> Directions for this task
Reproduce word for word a passage from the Songkraft FAQ below: begin at the words "Fear and anxiety can" and stop after "fuels ignited performances.".

> Supplied text
######

These are some of the most common questions people ask.

What is Songkraft?

Songkraft, which approaches the study of voice and performance holistically, is a program for vocalists interested in achieving the standard for excellence.  It addresses craft skills and performance awareness and helps singers find performance opportunities.  It's exceptionally good at helping those who struggle with self-limitation find and become comfortable with their authentic voice. 

What is Singease?

Singease is a methodology authored by Tim Mallandaine.  It acknowledges the masterful vocal capacities each person has acquired through learning to speak. It puts those capacities to work by approaching singing in the way that one might learn to speak a different dialect.  Music is also carefully selected to provide the graduated conditioning essential to helping students learn to meet professional standards.  The methodology explores, exposes and excludes habits which hinder natural flow-state performance by helping people to put their natural voice to work.  

Who can sing and become an exceptional singer?

"Great singing sounds easy because it is easy.  What's difficult is learning to make it easy."  JTM

Anyone can sing.  Only a tiny percentage, less than one percent, of the population cannot sing well.  People who adamantly state that they can’t or don’t sing can often be heard singing in their car or shower.

Research has very clearly shown that talent is a myth.  As Daniel Coyle wrote in his book “The Talent Code,” you’ll need a good coach, ignited passion for what you are doing and regular deep practice to succeed.

Why do so many people say that they can't sing at all?

They are usually overly concerned with how their voice sounds and what someone else might think, so they limit themselves.  

The spectrum of great-sounding voices is very broad.  The sound isn’t a significant consideration.  It’s all about the feel, how the voice is used, and not how it sounds.  For example, consider the difference between the voices of Whitney Houston, Rod Stewart and Leonard Cohen.  Beauty is in the eyes of the beholder ... and, in this case, the listener’s ears, not the singer’s.  

Great singers are known for their capacity to render songs, and all vocal sounds have the potential to contribute to wonderfully unique singing.   

Why do only a few people choose to learn more about how to sing? 

There’s a considerable lack of awareness of the profound physical, mental and emotional benefits of singing.  Also, far too many people buy into the talent myth and believe they can’t sing, missing out on all the good that singing offers.  Many believe that learning to sing is not a worthy pursuit. Therefore, they find it hard to invest in themselves.  They believe that coaching costs would waste their money.  Of course, they’d likely change their minds if they listened more closely to people who choose to get involved.  

What can be done about performance fear and anxiety?

Fear and anxiety can be so constant and debilitating that they are often perceived as unavoidable, which is simply not true.  With learning, the fearful and anxious responses that limit performance capacity can change and become the energy that fuels ignited performances.  

Singing well means learning to think in ways that effectively address emotions positively.  Our brain responds almost identically when we are excited and afraid.  Physiologically, fear causes us to hold or restrict our breathing, and excitement does not do so.  The key is learning to make singing feel good by focusing on and improving breathing.  The basic fact is that it won't sound good if it doesn’t feel good.  

Who should sing?

Everyone should.  The physical, mental and emotional wellness benefits alone are reason enough.   

Should advanced singers have a coach?

######

> Supplied data
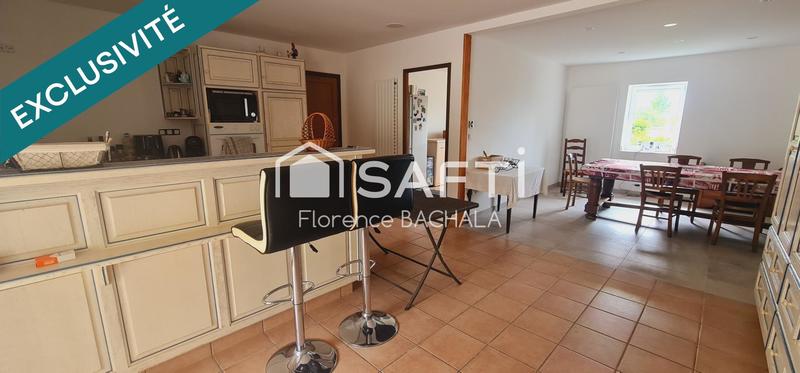 Maison - 150 m² - 8 pièces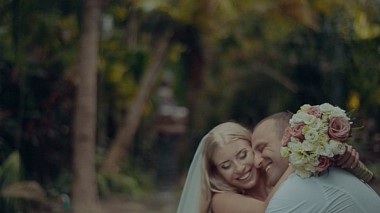 Videografo Michael Khodanovsky da Qarağandı, Kazakhstan - Vitaliy&Julia Thai memories, wedding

######

> Completed task
Fear and anxiety can be so constant and debilitating that they are often perceived as unavoidable, which is simply not true.  With learning, the fearful and anxious responses that limit performance capacity can change and become the energy that fuels ignited performances.